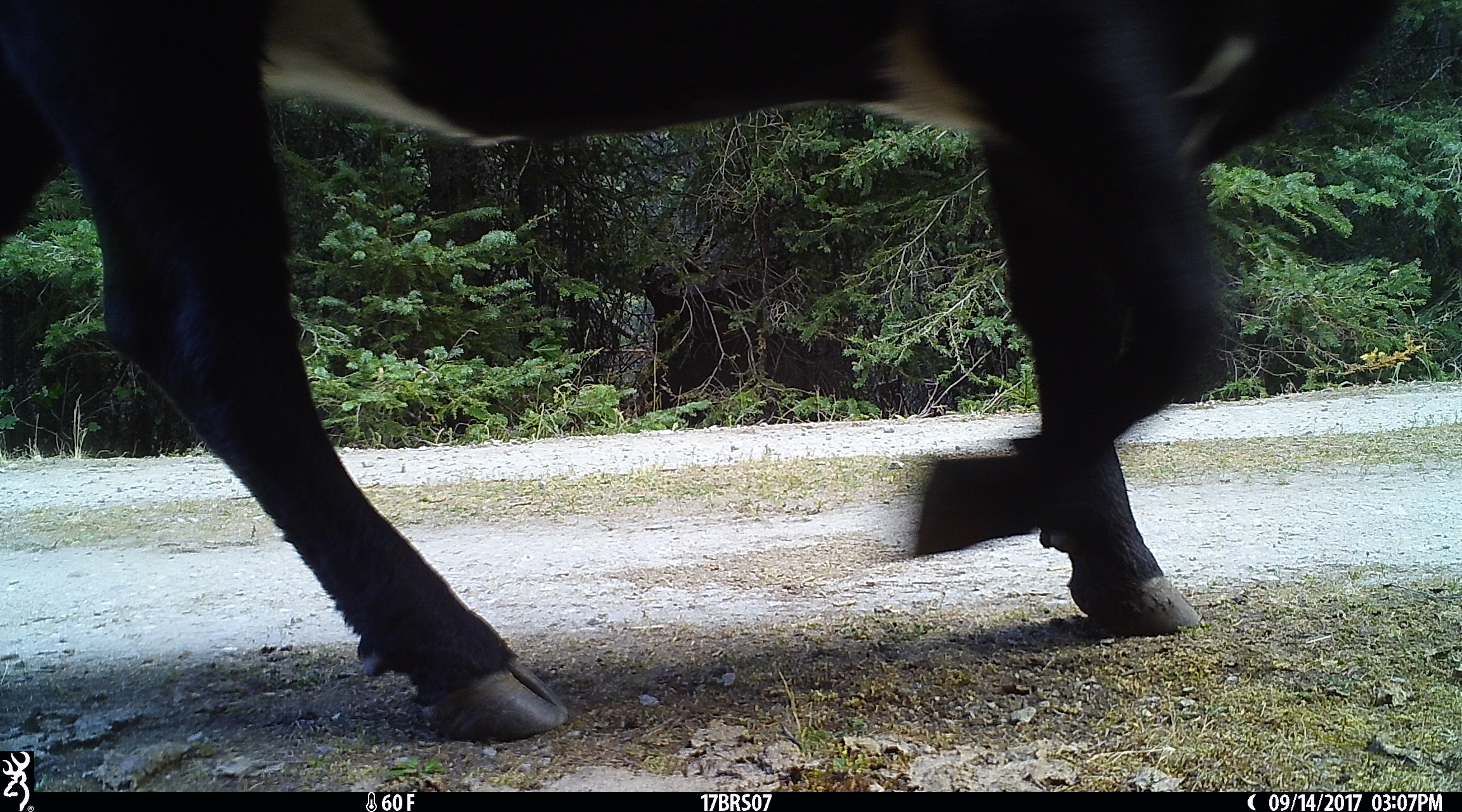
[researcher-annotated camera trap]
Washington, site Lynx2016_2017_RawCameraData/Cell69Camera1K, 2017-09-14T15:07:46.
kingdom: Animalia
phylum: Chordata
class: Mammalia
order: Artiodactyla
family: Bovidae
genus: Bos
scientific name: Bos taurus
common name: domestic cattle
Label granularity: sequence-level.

- PROBLEM REQUIREMENTS -
Your answer must be an exact copy of the entries above, with no pictures in it.

- PROBLEM SOLUTION -
[researcher-annotated camera trap]
Washington, site Lynx2016_2017_RawCameraData/Cell69Camera1K, 2017-09-14T15:07:46.
kingdom: Animalia
phylum: Chordata
class: Mammalia
order: Artiodactyla
family: Bovidae
genus: Bos
scientific name: Bos taurus
common name: domestic cattle
Label granularity: sequence-level.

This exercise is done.